Nei secondi 20’, infatti, i reggiani asfaltano Oradea, stampando un parziale di 49-22 che vale il successo ben prima della sirena finale, che sancisce il 90-59 finale. Reggio Emilia, rimane così a punteggio pieno nel girone, a braccetto con Bosnia Royal.
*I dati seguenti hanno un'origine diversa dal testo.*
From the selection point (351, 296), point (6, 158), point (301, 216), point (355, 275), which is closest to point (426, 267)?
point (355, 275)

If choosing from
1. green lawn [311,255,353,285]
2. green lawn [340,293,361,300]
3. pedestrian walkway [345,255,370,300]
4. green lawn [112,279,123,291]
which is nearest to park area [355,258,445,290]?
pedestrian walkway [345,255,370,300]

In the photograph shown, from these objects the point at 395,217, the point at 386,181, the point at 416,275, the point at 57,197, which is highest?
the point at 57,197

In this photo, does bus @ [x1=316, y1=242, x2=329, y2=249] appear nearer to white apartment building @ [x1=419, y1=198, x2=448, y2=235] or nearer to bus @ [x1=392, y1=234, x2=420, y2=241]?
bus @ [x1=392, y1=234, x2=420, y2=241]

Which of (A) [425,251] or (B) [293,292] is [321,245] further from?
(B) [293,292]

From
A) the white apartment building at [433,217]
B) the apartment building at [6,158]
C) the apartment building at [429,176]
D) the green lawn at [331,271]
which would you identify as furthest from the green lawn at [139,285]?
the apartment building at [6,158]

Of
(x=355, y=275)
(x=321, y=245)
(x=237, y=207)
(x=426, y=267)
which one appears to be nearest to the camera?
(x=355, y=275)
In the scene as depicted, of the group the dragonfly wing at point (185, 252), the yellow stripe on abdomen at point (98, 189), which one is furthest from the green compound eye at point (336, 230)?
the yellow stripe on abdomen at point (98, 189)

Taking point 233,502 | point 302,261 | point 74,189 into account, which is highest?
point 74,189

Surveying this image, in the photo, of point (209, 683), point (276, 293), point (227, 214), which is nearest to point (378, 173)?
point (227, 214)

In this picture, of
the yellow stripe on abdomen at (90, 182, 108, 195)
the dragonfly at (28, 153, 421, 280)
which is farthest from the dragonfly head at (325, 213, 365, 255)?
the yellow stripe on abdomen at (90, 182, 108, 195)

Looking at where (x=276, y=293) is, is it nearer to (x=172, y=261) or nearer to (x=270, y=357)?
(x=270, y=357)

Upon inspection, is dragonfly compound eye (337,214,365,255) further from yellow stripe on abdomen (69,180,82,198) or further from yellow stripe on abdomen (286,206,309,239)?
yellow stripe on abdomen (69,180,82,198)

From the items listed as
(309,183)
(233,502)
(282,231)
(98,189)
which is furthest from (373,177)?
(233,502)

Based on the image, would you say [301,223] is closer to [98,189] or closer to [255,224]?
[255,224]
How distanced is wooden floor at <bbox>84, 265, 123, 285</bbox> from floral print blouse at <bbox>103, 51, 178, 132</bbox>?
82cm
Tra i singoli, in un confronto nel quale Priftis concede spazio a tutti, 13 di Caupain e 10 a testa per Barford, Williams, Echenique e Uglietti.
UNA Hotels Reggio Emilia – CSM Oradea 90-59
Parziali: 18-17; 41-37; 67-47; 90-59
UNA Hotels Reggio Emilia: Barford 10, Thor 7, Woldatensae 6, Mainini, Caupain 13, Williams 10, Smith 5, Uglietti 10, Severini 3, Echenique 10, Vitali 6, Cheatham 7. Allenatore: Priftis.
CSM Oradea: Richard 21, Kocovic 2, Bropleh 7, Bridgett 2, Young 2, Torok 1, Nzekwesi 19, Nastrut, Nicolescu 3, Berceanu 2, Schmidt. Allenatore: Achim.